_EXERCISE REQUIREMENTS_:
Rewrite the records with "Chicken" in place of "Beef", keeping everything else unchanged and omitting the pictures.

_INFORMATION PROVIDED_:
---------------

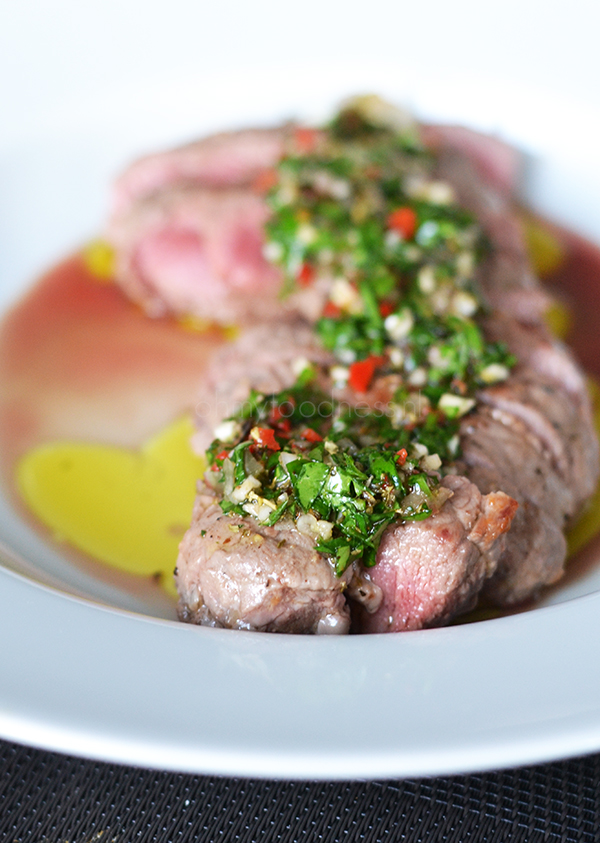 Beef Chimichurri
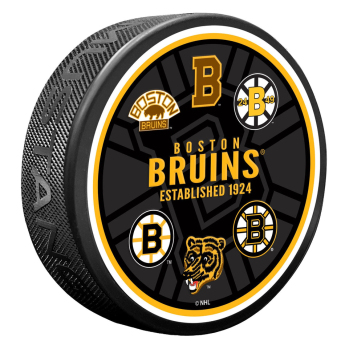 Boston Bruins krążek Heritage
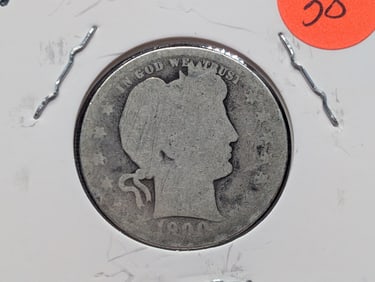 1900 Barber Quarter
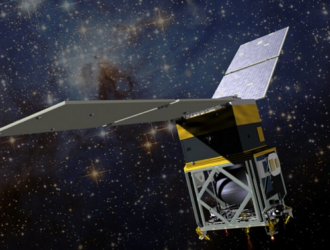 NASA испытало работающий на нетоксичном топливе двигатель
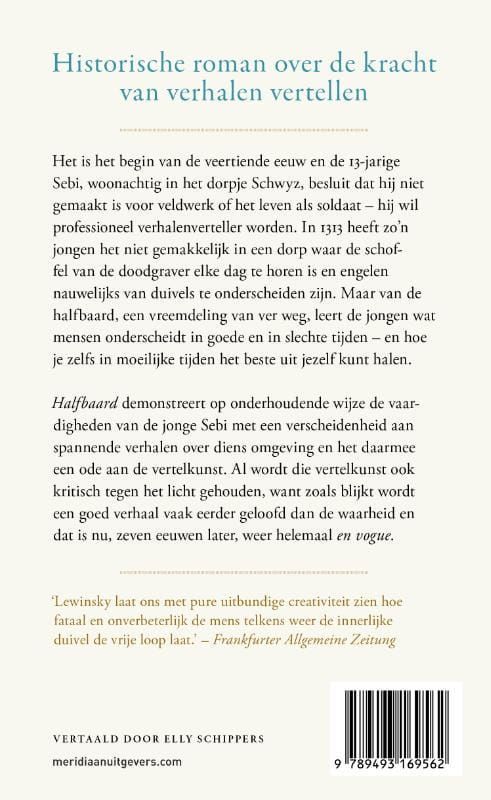 Charles Lewinsky; Halfbaard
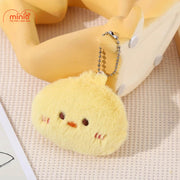 Móc khóa thú bông bóp kêu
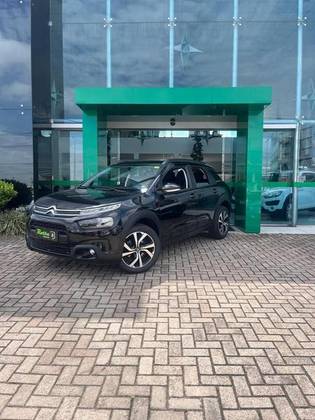 CITROËN C4 CACTUS 1.6 VTI 120 FLEX FEEL EAT6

---------------

_EXPECTED ANSWER_:
 Chicken Chimichurri
 Boston Bruins krążek Heritage
 1900 Barber Quarter
 NASA испытало работающий на нетоксичном топливе двигатель
 Charles Lewinsky; Halfbaard
 Móc khóa thú bông bóp kêu
 CITROËN C4 CACTUS 1.6 VTI 120 FLEX FEEL EAT6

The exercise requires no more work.